▶ [DATASET ENTRIES]
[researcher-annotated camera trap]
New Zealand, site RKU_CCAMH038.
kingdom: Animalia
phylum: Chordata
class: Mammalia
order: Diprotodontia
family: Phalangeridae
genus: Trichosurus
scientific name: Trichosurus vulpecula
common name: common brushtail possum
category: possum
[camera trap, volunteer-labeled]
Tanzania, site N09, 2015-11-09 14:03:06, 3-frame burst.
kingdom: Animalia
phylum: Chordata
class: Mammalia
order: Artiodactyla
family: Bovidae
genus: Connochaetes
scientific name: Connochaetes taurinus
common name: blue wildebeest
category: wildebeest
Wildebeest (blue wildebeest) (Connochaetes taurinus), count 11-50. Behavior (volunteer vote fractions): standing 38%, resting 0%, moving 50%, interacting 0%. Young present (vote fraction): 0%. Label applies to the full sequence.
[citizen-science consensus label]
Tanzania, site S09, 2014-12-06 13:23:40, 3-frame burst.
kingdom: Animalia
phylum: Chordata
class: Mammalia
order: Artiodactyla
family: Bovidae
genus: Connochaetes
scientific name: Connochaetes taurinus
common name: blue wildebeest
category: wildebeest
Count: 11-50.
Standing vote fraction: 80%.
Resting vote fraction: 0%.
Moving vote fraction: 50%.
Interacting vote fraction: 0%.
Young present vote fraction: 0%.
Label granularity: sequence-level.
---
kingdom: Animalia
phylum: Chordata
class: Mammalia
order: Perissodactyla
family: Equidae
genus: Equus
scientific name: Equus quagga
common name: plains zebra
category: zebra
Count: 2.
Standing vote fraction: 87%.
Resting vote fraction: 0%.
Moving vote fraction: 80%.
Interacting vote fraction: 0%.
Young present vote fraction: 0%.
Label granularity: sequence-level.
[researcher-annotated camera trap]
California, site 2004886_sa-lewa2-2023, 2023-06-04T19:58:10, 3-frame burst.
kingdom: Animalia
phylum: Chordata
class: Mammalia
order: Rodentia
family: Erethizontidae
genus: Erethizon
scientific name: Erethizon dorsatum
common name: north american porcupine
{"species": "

▶ [TRY IT] Transcribe every line above, character for character.

▶ [OUTPUT FOR THIS TASK]
[researcher-annotated camera trap]
New Zealand, site RKU_CCAMH038.
kingdom: Animalia
phylum: Chordata
class: Mammalia
order: Diprotodontia
family: Phalangeridae
genus: Trichosurus
scientific name: Trichosurus vulpecula
common name: common brushtail possum
category: possum
[camera trap, volunteer-labeled]
Tanzania, site N09, 2015-11-09 14:03:06, 3-frame burst.
kingdom: Animalia
phylum: Chordata
class: Mammalia
order: Artiodactyla
family: Bovidae
genus: Connochaetes
scientific name: Connochaetes taurinus
common name: blue wildebeest
category: wildebeest
Wildebeest (blue wildebeest) (Connochaetes taurinus), count 11-50. Behavior (volunteer vote fractions): standing 38%, resting 0%, moving 50%, interacting 0%. Young present (vote fraction): 0%. Label applies to the full sequence.
[citizen-science consensus label]
Tanzania, site S09, 2014-12-06 13:23:40, 3-frame burst.
kingdom: Animalia
phylum: Chordata
class: Mammalia
order: Artiodactyla
family: Bovidae
genus: Connochaetes
scientific name: Connochaetes taurinus
common name: blue wildebeest
category: wildebeest
Count: 11-50.
Standing vote fraction: 80%.
Resting vote fraction: 0%.
Moving vote fraction: 50%.
Interacting vote fraction: 0%.
Young present vote fraction: 0%.
Label granularity: sequence-level.
---
kingdom: Animalia
phylum: Chordata
class: Mammalia
order: Perissodactyla
family: Equidae
genus: Equus
scientific name: Equus quagga
common name: plains zebra
category: zebra
Count: 2.
Standing vote fraction: 87%.
Resting vote fraction: 0%.
Moving vote fraction: 80%.
Interacting vote fraction: 0%.
Young present vote fraction: 0%.
Label granularity: sequence-level.
[researcher-annotated camera trap]
California, site 2004886_sa-lewa2-2023, 2023-06-04T19:58:10, 3-frame burst.
kingdom: Animalia
phylum: Chordata
class: Mammalia
order: Rodentia
family: Erethizontidae
genus: Erethizon
scientific name: Erethizon dorsatum
common name: north american porcupine
{"species": "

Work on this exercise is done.